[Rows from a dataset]
-- START --
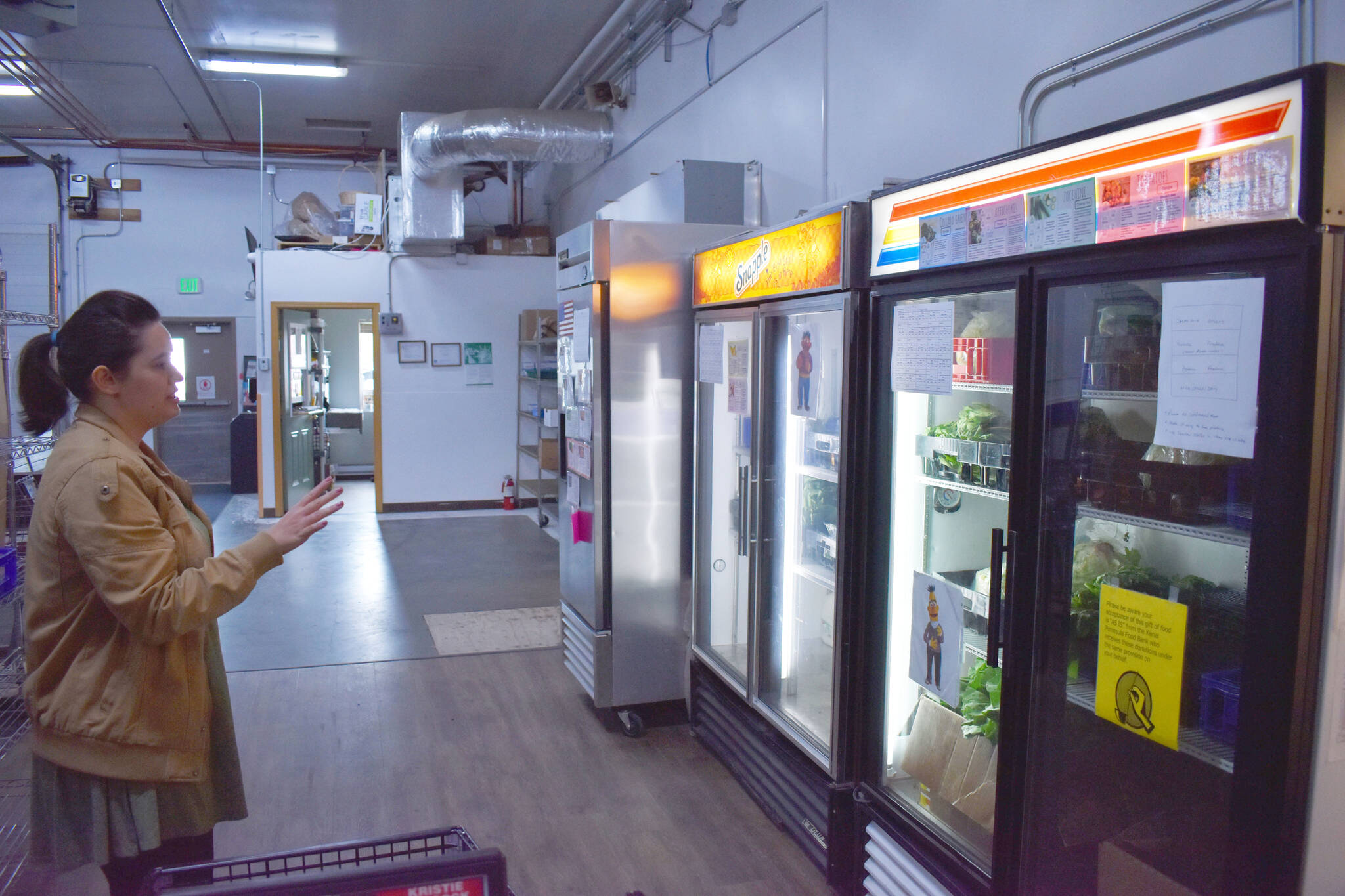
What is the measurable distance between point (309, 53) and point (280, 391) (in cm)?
302

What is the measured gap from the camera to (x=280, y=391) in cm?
891

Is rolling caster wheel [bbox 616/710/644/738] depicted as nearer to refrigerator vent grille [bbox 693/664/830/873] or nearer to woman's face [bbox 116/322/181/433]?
refrigerator vent grille [bbox 693/664/830/873]

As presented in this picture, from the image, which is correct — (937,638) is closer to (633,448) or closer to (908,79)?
(633,448)

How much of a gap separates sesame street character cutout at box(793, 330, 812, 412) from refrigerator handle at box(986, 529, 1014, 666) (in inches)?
39.6

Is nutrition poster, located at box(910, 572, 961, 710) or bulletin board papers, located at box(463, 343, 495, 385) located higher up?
bulletin board papers, located at box(463, 343, 495, 385)

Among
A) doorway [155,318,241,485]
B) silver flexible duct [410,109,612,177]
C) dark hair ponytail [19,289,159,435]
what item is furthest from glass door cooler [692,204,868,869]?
doorway [155,318,241,485]

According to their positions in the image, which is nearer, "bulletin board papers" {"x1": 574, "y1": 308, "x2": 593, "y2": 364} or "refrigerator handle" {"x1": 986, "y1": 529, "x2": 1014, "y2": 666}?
"refrigerator handle" {"x1": 986, "y1": 529, "x2": 1014, "y2": 666}

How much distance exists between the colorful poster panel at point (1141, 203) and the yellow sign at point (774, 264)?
96 cm

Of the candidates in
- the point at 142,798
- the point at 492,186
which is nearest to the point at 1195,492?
the point at 142,798

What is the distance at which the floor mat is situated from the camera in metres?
5.17

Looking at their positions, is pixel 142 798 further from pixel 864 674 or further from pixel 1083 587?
pixel 1083 587

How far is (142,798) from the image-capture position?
1.75 metres

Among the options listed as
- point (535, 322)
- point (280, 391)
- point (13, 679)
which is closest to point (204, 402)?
point (280, 391)

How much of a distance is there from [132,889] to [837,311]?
2207 mm
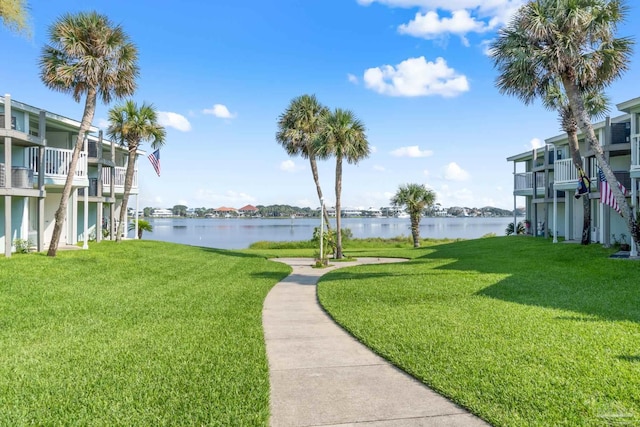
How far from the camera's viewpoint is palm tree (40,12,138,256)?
1823 cm

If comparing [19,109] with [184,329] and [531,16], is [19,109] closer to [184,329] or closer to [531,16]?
[184,329]

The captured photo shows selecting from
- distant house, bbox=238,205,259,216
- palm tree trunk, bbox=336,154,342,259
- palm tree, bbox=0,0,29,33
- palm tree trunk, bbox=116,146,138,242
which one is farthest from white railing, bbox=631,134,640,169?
distant house, bbox=238,205,259,216

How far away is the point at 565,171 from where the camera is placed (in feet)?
87.4

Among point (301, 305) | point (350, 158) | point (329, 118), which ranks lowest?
point (301, 305)

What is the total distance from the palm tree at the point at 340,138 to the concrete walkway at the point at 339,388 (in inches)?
682

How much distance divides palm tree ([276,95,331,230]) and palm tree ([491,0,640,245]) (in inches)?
513

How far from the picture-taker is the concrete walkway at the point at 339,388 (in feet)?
15.1

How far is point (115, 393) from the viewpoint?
5.24 metres

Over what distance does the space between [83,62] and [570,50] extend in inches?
681

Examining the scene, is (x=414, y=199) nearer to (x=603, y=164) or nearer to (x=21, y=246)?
(x=603, y=164)

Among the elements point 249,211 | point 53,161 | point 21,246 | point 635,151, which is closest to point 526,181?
point 635,151

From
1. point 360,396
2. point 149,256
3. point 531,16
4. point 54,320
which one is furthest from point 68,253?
point 531,16

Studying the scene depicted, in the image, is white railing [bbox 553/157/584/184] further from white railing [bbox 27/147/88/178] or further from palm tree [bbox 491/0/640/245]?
white railing [bbox 27/147/88/178]

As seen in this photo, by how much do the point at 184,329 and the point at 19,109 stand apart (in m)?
15.6
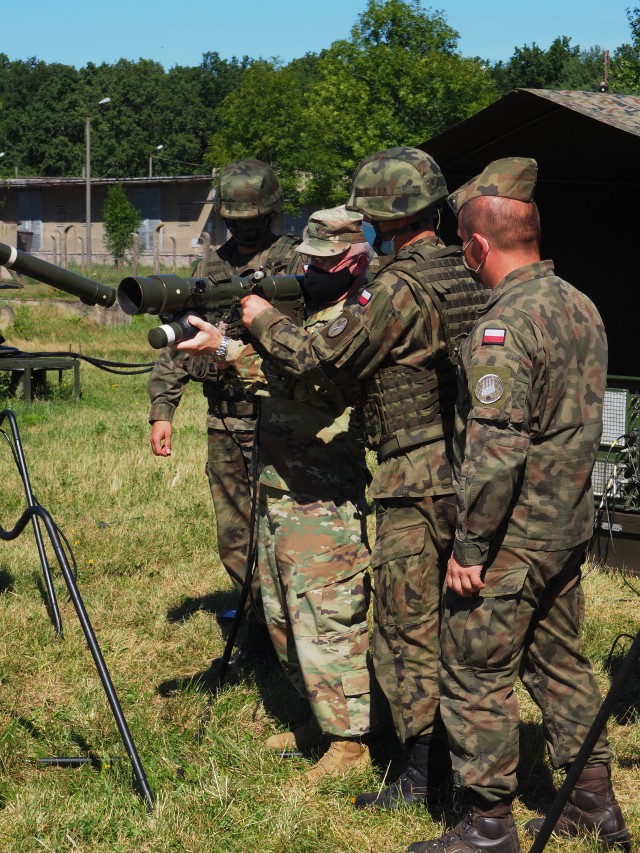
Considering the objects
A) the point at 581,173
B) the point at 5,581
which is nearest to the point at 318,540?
the point at 5,581

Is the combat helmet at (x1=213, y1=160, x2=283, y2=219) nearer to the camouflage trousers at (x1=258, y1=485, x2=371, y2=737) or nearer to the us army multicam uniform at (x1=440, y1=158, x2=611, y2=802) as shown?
the camouflage trousers at (x1=258, y1=485, x2=371, y2=737)

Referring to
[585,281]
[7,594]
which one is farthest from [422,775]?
[585,281]

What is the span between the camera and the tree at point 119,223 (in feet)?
133

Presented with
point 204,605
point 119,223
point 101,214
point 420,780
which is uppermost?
point 101,214

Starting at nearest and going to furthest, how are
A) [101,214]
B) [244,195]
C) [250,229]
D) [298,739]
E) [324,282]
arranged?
1. [324,282]
2. [298,739]
3. [244,195]
4. [250,229]
5. [101,214]

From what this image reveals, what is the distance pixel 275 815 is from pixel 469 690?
92 cm

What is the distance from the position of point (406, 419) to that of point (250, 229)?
1772 millimetres

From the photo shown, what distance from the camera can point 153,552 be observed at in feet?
23.1

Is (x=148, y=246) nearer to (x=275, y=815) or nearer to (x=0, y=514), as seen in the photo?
(x=0, y=514)

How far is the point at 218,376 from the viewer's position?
5059 millimetres

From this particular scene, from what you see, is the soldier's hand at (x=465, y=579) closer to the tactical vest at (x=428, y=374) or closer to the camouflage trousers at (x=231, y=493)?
the tactical vest at (x=428, y=374)

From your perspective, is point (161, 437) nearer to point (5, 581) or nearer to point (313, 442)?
point (313, 442)

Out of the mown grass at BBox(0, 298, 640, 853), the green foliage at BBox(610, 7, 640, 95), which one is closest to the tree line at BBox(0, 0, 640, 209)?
the green foliage at BBox(610, 7, 640, 95)

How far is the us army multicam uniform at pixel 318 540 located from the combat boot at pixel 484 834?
700 mm
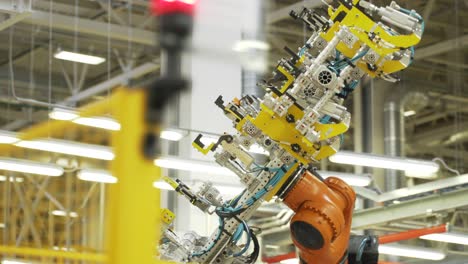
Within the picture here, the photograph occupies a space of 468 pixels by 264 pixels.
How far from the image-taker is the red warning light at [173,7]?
2273mm

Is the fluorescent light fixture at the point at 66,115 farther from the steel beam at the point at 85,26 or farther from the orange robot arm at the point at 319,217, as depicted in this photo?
the steel beam at the point at 85,26

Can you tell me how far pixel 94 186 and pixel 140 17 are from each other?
41.8 ft

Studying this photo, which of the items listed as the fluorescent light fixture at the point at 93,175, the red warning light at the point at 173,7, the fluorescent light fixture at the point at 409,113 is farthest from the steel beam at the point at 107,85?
the red warning light at the point at 173,7

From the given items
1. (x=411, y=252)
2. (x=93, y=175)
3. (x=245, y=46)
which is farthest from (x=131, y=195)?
(x=411, y=252)

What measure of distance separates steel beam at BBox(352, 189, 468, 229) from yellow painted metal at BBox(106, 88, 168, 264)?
13105mm

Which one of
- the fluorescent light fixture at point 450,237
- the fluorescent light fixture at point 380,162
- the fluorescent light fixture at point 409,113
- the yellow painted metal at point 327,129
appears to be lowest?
the yellow painted metal at point 327,129

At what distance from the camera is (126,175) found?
9.07 feet

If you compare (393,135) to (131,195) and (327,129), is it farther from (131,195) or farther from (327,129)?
(131,195)

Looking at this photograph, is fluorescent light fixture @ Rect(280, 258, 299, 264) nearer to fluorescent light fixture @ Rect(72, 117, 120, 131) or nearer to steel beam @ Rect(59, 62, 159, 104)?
steel beam @ Rect(59, 62, 159, 104)

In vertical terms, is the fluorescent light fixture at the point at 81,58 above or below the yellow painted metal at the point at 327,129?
above

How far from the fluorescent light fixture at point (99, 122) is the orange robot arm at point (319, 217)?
Result: 6.27 meters

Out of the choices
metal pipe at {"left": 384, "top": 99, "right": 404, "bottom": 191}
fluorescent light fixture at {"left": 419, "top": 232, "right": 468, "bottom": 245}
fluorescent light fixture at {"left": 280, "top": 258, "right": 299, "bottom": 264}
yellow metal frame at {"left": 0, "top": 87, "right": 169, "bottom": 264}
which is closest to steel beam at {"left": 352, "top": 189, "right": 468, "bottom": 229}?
fluorescent light fixture at {"left": 419, "top": 232, "right": 468, "bottom": 245}

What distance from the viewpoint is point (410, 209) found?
16.5m

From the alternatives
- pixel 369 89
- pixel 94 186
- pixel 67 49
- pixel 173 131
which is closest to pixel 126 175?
pixel 94 186
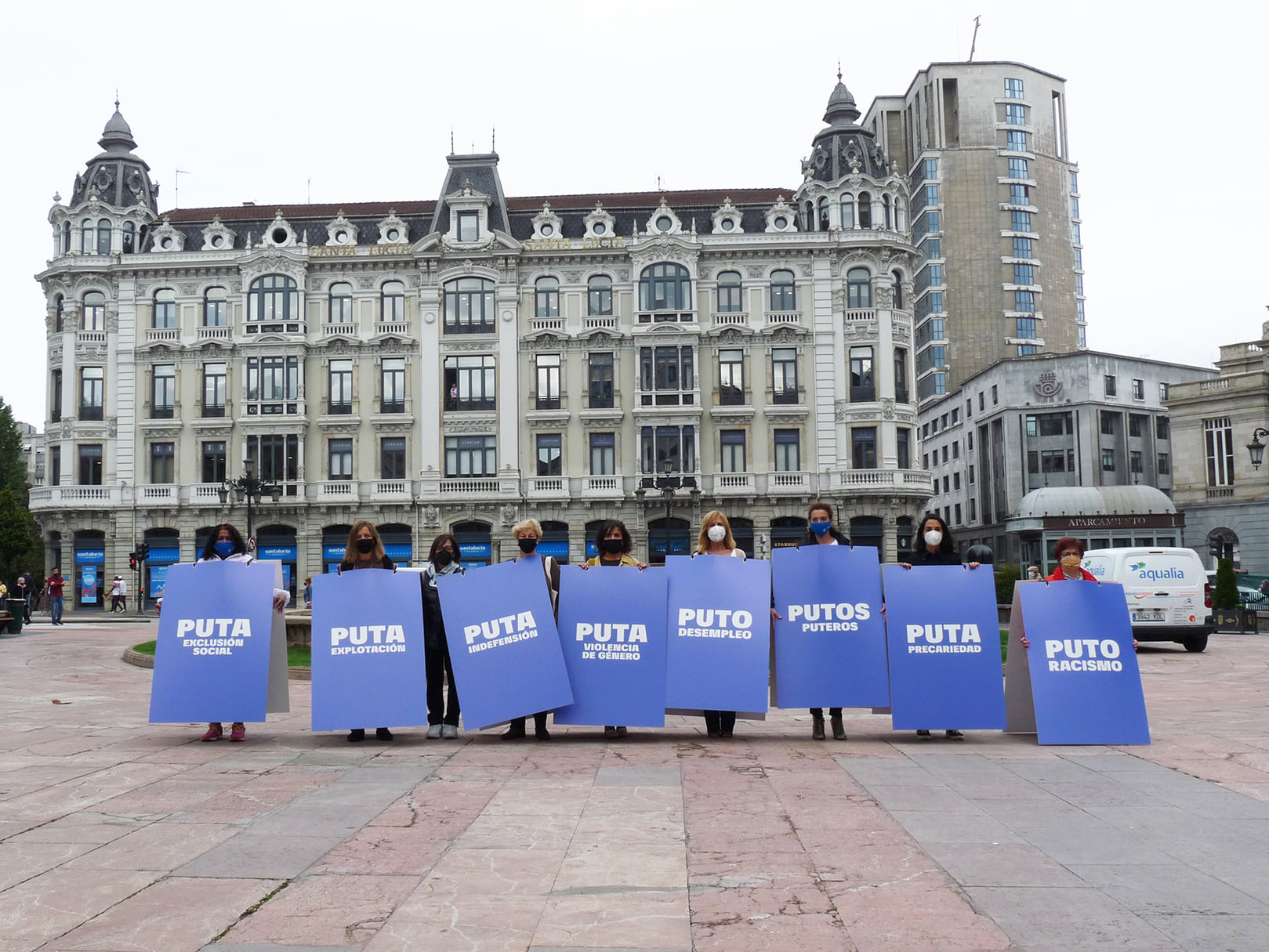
-- END --
» **Task to carry out**: Filter the data above, copying each line that contains the word "tactical". Case counts.

» **Task answer**:
From this particular scene, from what you see, is the soldier's hand at (x=465, y=579) closer to the tactical vest at (x=428, y=374) or closer to the camouflage trousers at (x=231, y=493)?
the tactical vest at (x=428, y=374)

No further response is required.